### Exercise goal
Find all lines with the word "onboarding" in the material, then copy them.

(Data under study Opens)

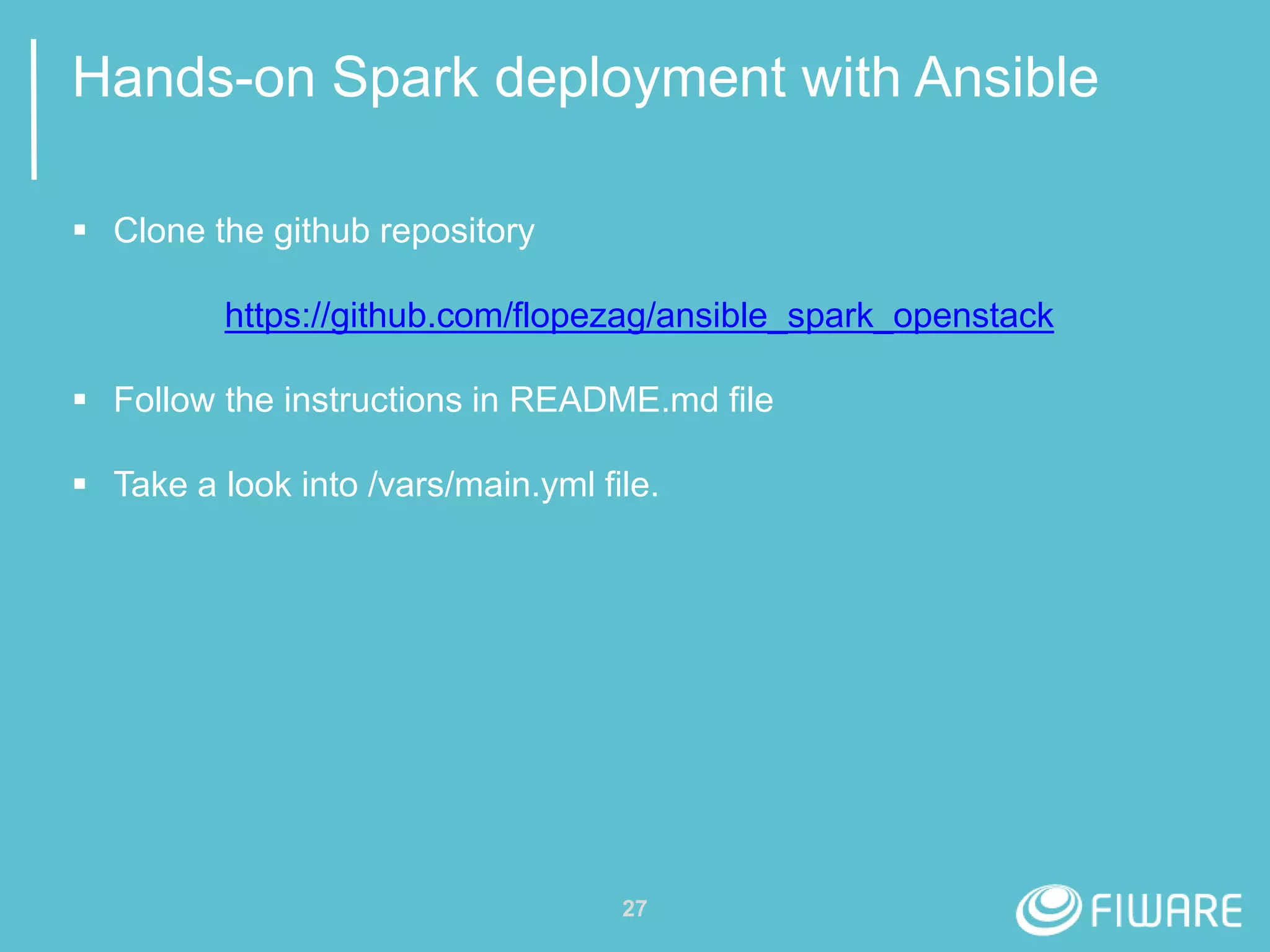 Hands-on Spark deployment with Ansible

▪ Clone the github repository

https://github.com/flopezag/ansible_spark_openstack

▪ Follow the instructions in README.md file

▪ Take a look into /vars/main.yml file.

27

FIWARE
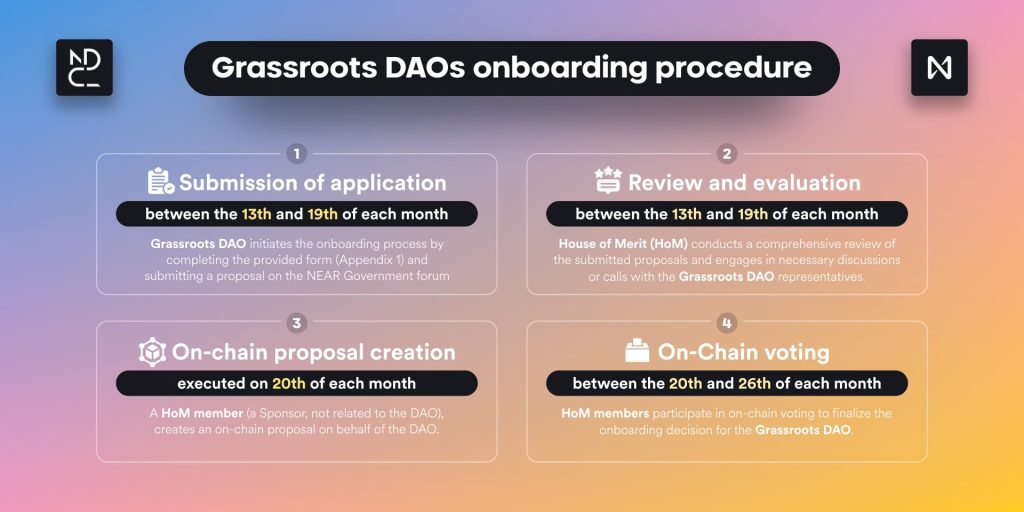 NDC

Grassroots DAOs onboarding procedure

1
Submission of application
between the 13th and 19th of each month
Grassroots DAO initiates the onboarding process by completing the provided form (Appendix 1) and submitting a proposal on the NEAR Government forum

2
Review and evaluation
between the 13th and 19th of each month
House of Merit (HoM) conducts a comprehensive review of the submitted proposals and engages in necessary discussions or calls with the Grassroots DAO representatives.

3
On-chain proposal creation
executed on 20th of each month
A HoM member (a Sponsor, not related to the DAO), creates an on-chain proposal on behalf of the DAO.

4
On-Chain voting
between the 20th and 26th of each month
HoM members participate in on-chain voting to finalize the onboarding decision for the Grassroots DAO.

(Data under study Closes)

### Task solution
Grassroots DAOs onboarding procedure
Grassroots DAO initiates the onboarding process by completing the provided form (Appendix 1) and submitting a proposal on the NEAR Government forum
HoM members participate in on-chain voting to finalize the onboarding decision for the Grassroots DAO.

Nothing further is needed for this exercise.